Mr. Blair was responding to criticism in Parliament that he had not done enough to engage the country’s 1.6 million Muslims a year after the July 7 terrorist attacks in London. A new poll showed that 13 percent of British Muslims regard the four suicide bombers who killed 52 persons that day as martyrs.

“Government itself cannot go and root out the extremism in these communities,” the prime minister told a parliamentary committee. “I’m not the person to go into the Muslim community and explain to them that this extreme view is not the true face of Islam.”

Moderate Muslim leaders and other prominent society figures outside the government have to do more to change attitudes, he said.

“I profoundly disagree that the problem here is that the government hasn’t acted,” he said. “We are not having a debate of a fundamental enough nature within the community, which is where the moderate majority go and stand up against the ideas of those people, not just their methods.”

Unlike the Bush administration, Mr. Blair’s government has not put a heavy emphasis on public diplomacy as part of its fight against terrorism. Last year, Mr. Bush tapped one of his closest friends and advisers, Karen Hughes, to be undersecretary of state for public diplomacy.

Mrs. Hughes, who had very limited experience with foreign affairs, has been traveling overseas and around the country, mostly meeting with Muslim leaders. Her efforts have received mixed reviews.

Mr.
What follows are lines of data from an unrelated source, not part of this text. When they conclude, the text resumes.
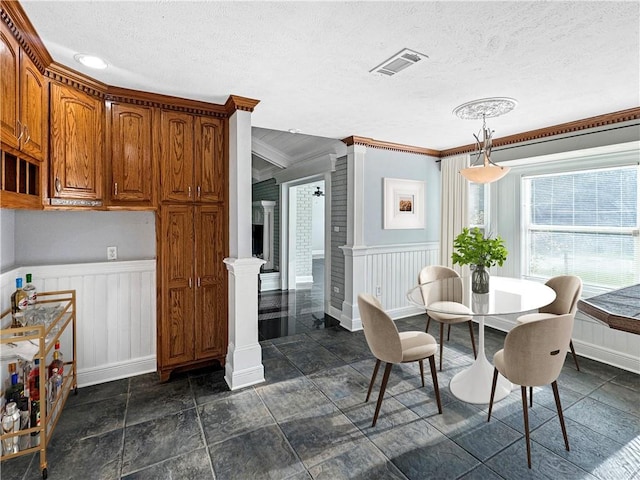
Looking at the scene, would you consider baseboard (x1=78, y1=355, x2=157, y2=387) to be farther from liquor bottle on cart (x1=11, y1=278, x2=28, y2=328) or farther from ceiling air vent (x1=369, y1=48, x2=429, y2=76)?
ceiling air vent (x1=369, y1=48, x2=429, y2=76)

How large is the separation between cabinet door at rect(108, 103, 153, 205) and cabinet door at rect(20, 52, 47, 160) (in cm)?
47

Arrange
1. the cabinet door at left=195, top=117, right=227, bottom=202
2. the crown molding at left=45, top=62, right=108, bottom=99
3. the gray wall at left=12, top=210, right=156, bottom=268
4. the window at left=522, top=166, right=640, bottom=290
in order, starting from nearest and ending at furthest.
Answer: the crown molding at left=45, top=62, right=108, bottom=99, the gray wall at left=12, top=210, right=156, bottom=268, the cabinet door at left=195, top=117, right=227, bottom=202, the window at left=522, top=166, right=640, bottom=290

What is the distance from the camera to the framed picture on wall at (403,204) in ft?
15.0

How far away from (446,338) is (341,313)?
4.46 ft

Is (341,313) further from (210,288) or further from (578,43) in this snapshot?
(578,43)

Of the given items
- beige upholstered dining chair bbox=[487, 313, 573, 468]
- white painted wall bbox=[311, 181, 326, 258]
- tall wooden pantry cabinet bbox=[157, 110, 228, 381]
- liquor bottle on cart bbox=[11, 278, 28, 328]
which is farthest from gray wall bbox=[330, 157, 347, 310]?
white painted wall bbox=[311, 181, 326, 258]

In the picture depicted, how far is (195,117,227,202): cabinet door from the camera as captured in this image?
296 centimetres

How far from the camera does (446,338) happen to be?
400 cm

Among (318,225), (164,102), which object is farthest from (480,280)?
(318,225)

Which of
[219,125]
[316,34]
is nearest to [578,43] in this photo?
[316,34]

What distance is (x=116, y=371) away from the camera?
2943 mm

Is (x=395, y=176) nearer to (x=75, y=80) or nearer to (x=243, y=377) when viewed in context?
(x=243, y=377)

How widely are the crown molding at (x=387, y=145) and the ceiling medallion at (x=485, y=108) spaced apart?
4.29 feet

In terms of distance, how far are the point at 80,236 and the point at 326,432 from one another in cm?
249
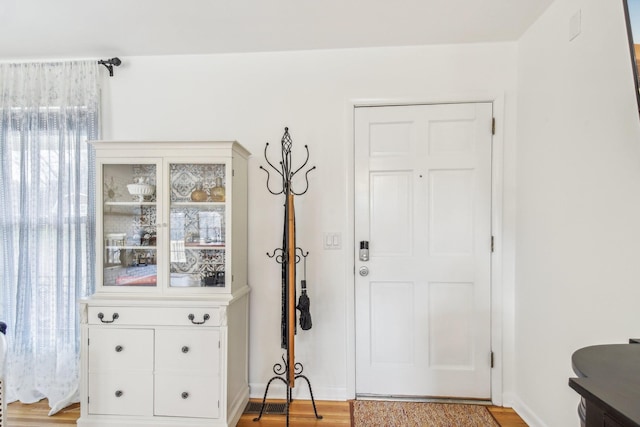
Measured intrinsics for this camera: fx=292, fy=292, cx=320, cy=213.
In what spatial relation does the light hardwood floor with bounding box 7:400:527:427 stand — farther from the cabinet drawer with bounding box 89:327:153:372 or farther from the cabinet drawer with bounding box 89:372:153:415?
the cabinet drawer with bounding box 89:327:153:372

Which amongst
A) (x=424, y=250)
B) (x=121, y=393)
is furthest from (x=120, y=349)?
(x=424, y=250)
Blair was criticized by Sadiq Khan, a Muslim lawmaker from his own Labor Party, who said members of a Muslim task force set up after last year’s bombings were frustrated and “disillusioned” by the lack of progress.

Mr. Khan said Mr. Blair was “marching all these talented British Muslims up the hill of consultation and dialogue, only to march them down again.”
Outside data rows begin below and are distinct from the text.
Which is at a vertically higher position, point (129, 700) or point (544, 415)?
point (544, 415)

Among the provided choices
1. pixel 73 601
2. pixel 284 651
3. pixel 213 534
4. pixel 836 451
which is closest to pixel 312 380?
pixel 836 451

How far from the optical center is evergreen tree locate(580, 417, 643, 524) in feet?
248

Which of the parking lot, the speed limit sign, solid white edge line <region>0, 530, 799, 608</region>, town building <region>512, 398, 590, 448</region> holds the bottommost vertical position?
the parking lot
In the new poll published by the London Times, 7 percent said suicide attacks on British civilians could be justified in certain circumstances.

“It only takes one person to have those views to lead to devastation,” Mr. Khan told the British Broadcasting Corp.

Mr. Blair also said during yesterday’s hearing that he was likely to begin replacing Britain’s old nuclear power stations, though he noted he was not prejudging the outcome of a policy review by environmentalists, which will be published next week.

“It’s difficult for me to see, on the basis of the evidence now, that we can have secure energy supplies or tackle climate change effectively without replacing our nuclear power stations,” he said.

“Obviously, if the review had come out with evidence that showed this was a bad idea — we haven’t published the review yet, but the first cuts of it I’ve already talked about — then of course my mind would be differently made up,” he said.